WORK INSTRUCTIONS:
From the article below on why some doctors earn more, return everything from "7. You Find" down to "do, he says.", copied word for word.

PASSAGE TO READ:
+ + + + + + +
10 Reasons Why Some Doctors Earn More (Even in the Same Specialty)

Leigh Page


August 12, 2019

The low pay in academic institutions is due to higher numbers of nonpaying and Medicaid patients and a dependence on fluctuating research support. "Academic medical centers in particular don't make as much money in clinical care," Singleton says.

Still, Greenberg says academic medicine continues to be attractive to many physicians. "It pays less, but the pace can be less hectic than in private practice, and it's more fulfilling if you love to teach or do research," he says.

One of his clients, an anesthesiologist, felt very overworked practicing in a small town for 3 years, so she switched to academia. "She took a pay cut of more than 30%, but she is much happier," he says.

CHCs, on the other hand, don't seem to have that kind of draw. Young physicians work there to help pay off their debts and leave when they've completed their obligations, according to an article by Kisha Davis, MD, a family physician who worked in a CHC for 4 years after training.[18]

Davis wrote that she loved the work but left her CHC for a stint in President Obama's White House, and she never returned.

Doctors in CHCs often have excessive workloads, and this resulted in burnout for some of her colleagues, though not for her, she wrote. "Although I don't miss the headaches, I do miss serving that population," she added.

7. You Find New Practice Niches

Singleton says that in recent years, physicians have been breaking out of traditional practices and creating niches that offer more focused services.

In some cases, they are making more money than before, though their main aim is finding work they like to do, he says.

Singleton calls these physicians the new entrepreneurs. Although they don't make the kind of money that an inventor of a new device gets, they're still thinking outside of the box. For example, a niche practice might treat a certain kind of diabetes, offer diet and nutrition counseling, or provide executive wellness services, he says.

One new and promising area is offering convenience, such as starting an urgent care center or a telemedicine company, he says. Singleton knows a family physician who spends all of his time providing telehealth for all of the islands in Hawaii on a cash-only basis.

More opportunities are arising. When Massachusetts legalized medical marijuana in 2012, a variety of psychiatrists, anesthesiologists, obstetrician-gynecologists, internists, and pain specialists became medical marijuana specialists, according to a news report[19] by the Boston Globe.

Since then, many more states have made medical marijuana legal, and opportunities have expanded. The American Medical Marijuana Physicians Association now lists more than 1000 physician members.[20] However, allowing recreational marijuana, as such states as Colorado and California have done recently, may diminish demand for clinical marijuana.

Probably the biggest niche for doctors is concierge or cash-only practices, where physicians are available to patients around the clock for a monthly fee. In 2018, 2% of physicians were in concierge practices, 5% in cash-only practices, and 13% in direct primary care, according to the Medscape compensation report.[21]

However, some physicians in this model don't make a lot of money. For example, Eric Kenworthy, MD, saw earnings from his solo internal medicine practice in Brooklyn, New York, plummet in the early 2000s, according to a 2015 interview[22] in New York Magazine.
+ + + + + + +
(Stored items from a collection)
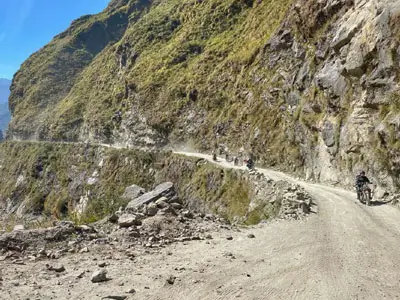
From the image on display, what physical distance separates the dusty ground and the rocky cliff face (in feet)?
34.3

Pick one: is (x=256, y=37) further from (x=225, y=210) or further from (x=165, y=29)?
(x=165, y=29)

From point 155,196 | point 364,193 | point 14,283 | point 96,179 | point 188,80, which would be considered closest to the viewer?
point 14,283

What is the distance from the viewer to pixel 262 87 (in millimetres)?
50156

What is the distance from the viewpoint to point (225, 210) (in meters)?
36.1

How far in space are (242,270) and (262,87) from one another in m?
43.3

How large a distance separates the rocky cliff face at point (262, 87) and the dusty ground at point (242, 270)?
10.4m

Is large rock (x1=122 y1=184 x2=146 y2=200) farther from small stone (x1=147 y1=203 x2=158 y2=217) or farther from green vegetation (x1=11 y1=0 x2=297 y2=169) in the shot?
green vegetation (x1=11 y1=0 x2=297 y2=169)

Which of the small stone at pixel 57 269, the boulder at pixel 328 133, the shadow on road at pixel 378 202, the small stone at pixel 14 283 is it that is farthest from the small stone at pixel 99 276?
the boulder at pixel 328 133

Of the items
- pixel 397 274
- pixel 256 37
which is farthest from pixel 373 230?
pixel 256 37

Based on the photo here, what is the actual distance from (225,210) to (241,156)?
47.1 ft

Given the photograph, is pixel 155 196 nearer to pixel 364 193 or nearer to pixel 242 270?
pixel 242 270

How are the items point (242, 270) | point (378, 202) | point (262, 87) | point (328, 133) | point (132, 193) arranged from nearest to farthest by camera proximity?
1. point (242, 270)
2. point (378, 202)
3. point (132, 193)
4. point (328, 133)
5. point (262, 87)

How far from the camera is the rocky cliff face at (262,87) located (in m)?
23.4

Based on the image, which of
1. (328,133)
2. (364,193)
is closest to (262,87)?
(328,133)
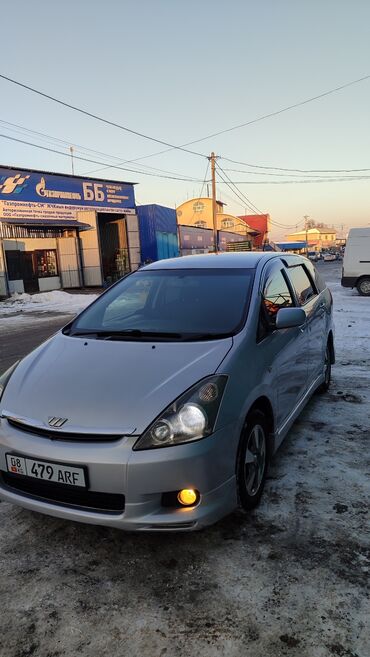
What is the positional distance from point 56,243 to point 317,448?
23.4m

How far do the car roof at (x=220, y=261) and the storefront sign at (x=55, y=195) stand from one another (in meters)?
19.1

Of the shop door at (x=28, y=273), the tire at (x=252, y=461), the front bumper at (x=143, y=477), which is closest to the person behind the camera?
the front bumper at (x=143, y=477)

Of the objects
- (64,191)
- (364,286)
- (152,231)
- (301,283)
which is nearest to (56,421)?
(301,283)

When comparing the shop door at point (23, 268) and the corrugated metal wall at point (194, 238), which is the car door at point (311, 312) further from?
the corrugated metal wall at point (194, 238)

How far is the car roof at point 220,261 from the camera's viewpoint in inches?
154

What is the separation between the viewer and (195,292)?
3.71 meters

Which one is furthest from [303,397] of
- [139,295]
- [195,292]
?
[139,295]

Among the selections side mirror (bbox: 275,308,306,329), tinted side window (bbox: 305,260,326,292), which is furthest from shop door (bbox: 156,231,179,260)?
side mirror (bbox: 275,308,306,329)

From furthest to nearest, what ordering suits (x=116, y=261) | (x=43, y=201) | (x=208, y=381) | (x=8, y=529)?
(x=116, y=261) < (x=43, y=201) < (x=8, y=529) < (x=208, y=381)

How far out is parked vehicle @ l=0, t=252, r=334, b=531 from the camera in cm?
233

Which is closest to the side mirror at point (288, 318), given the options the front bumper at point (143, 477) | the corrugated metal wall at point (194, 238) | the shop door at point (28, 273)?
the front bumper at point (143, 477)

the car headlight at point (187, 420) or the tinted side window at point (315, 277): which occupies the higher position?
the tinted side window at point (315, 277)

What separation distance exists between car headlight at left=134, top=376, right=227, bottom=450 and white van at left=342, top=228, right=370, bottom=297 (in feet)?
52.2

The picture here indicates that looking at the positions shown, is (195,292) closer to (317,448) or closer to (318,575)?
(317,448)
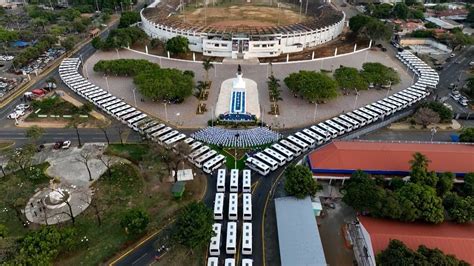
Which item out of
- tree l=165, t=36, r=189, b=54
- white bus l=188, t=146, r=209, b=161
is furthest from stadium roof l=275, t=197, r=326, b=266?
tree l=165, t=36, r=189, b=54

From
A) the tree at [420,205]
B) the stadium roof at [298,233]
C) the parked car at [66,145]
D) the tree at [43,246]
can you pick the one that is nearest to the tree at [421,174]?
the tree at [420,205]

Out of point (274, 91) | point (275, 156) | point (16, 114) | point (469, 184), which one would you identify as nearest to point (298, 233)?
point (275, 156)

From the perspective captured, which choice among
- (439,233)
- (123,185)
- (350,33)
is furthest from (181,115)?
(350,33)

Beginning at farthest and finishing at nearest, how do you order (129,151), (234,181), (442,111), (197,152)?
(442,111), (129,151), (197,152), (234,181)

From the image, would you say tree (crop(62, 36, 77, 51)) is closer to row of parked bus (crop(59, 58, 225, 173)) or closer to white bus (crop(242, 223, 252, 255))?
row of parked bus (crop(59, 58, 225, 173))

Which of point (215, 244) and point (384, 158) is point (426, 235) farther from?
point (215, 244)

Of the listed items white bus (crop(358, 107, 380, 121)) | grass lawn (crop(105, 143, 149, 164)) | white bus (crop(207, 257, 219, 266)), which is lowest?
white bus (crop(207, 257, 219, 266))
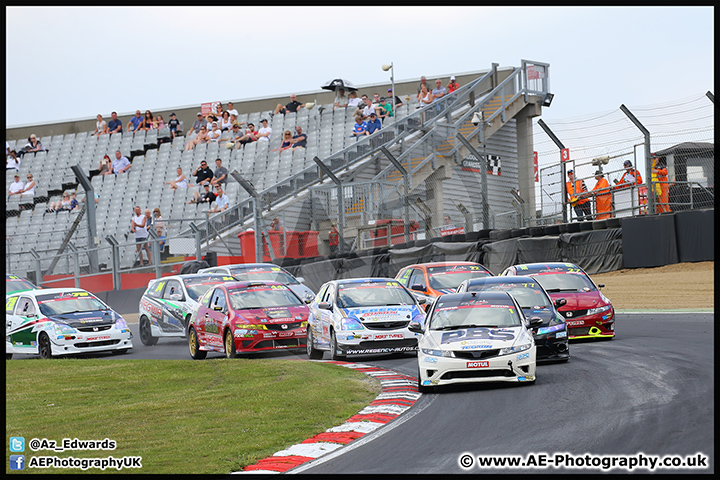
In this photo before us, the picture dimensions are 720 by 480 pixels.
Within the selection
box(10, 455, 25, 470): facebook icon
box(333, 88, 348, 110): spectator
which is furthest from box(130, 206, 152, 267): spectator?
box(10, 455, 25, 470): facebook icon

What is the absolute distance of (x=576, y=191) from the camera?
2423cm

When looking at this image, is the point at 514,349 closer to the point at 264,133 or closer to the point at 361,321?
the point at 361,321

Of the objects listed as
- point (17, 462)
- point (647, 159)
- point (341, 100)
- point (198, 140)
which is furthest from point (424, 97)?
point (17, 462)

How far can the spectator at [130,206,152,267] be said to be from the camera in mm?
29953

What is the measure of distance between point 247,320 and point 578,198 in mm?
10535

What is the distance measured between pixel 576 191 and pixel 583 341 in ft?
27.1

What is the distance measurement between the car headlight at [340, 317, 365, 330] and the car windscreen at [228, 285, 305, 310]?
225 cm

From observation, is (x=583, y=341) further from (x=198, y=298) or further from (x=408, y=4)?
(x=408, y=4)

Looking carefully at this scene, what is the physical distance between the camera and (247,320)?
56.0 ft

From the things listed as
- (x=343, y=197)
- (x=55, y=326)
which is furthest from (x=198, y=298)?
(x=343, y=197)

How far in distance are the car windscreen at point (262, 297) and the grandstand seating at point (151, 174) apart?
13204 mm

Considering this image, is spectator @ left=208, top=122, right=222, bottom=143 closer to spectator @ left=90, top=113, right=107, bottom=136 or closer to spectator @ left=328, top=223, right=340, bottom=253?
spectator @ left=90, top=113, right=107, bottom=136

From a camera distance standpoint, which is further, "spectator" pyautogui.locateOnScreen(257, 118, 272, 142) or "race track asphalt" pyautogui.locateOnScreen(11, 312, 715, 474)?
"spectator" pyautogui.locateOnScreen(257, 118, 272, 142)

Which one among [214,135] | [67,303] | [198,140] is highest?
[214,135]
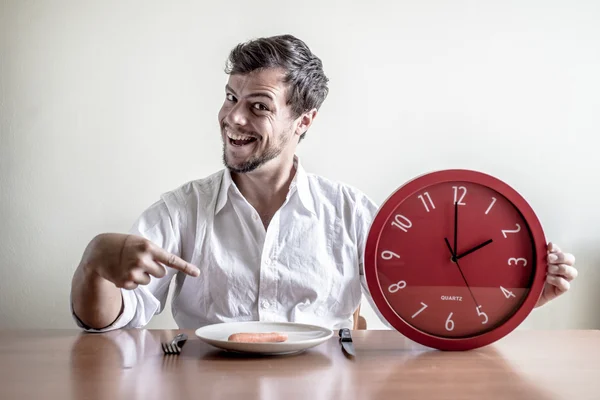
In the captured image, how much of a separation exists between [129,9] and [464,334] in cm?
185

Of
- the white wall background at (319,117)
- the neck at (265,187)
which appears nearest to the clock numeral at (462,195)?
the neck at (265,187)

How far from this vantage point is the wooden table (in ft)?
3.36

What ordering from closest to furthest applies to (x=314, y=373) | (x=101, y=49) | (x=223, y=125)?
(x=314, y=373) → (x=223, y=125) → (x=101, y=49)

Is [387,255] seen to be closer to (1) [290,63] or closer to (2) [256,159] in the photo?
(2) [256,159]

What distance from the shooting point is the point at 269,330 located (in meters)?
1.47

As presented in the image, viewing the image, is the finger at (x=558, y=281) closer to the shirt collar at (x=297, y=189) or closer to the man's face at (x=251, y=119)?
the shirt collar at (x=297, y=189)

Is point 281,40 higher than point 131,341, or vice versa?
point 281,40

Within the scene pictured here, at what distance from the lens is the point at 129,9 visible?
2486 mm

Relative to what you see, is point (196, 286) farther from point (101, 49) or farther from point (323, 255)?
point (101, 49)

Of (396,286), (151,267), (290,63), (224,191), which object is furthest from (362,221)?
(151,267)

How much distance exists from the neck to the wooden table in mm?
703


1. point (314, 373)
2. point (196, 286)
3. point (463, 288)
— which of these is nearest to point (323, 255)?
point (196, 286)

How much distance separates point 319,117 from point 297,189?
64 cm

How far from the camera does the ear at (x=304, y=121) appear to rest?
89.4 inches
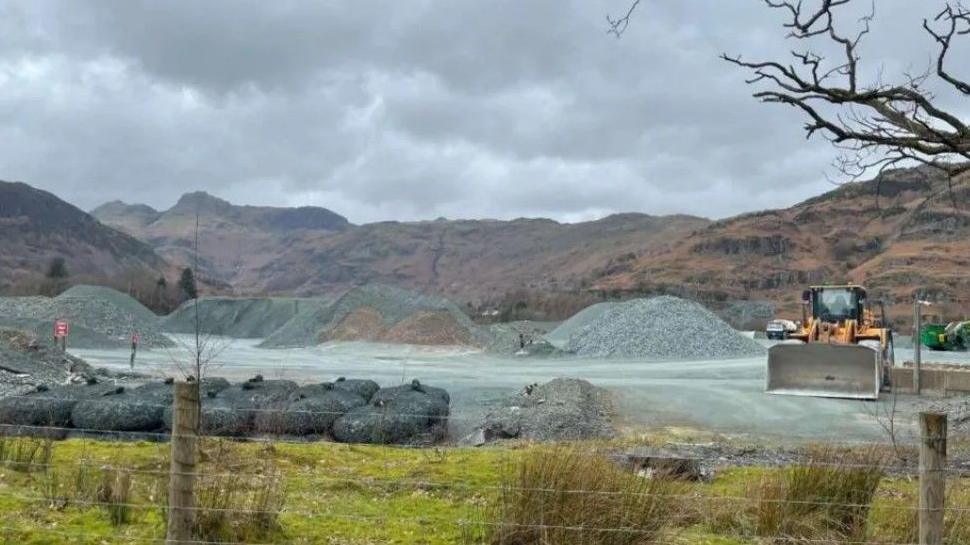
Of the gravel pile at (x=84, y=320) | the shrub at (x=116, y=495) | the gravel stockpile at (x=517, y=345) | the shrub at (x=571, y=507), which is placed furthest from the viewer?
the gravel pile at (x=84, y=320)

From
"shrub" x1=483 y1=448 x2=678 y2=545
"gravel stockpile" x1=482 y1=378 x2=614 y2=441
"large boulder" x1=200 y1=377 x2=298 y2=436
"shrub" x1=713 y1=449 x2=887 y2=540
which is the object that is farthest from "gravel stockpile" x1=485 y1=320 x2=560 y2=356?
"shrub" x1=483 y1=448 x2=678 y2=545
+ + + + + + +
REPLY TO THE EXERCISE:
7. You Find New Practice Niches

Singleton says that in recent years, physicians have been breaking out of traditional practices and creating niches that offer more focused services.

In some cases, they are making more money than before, though their main aim is finding work they like to do, he says.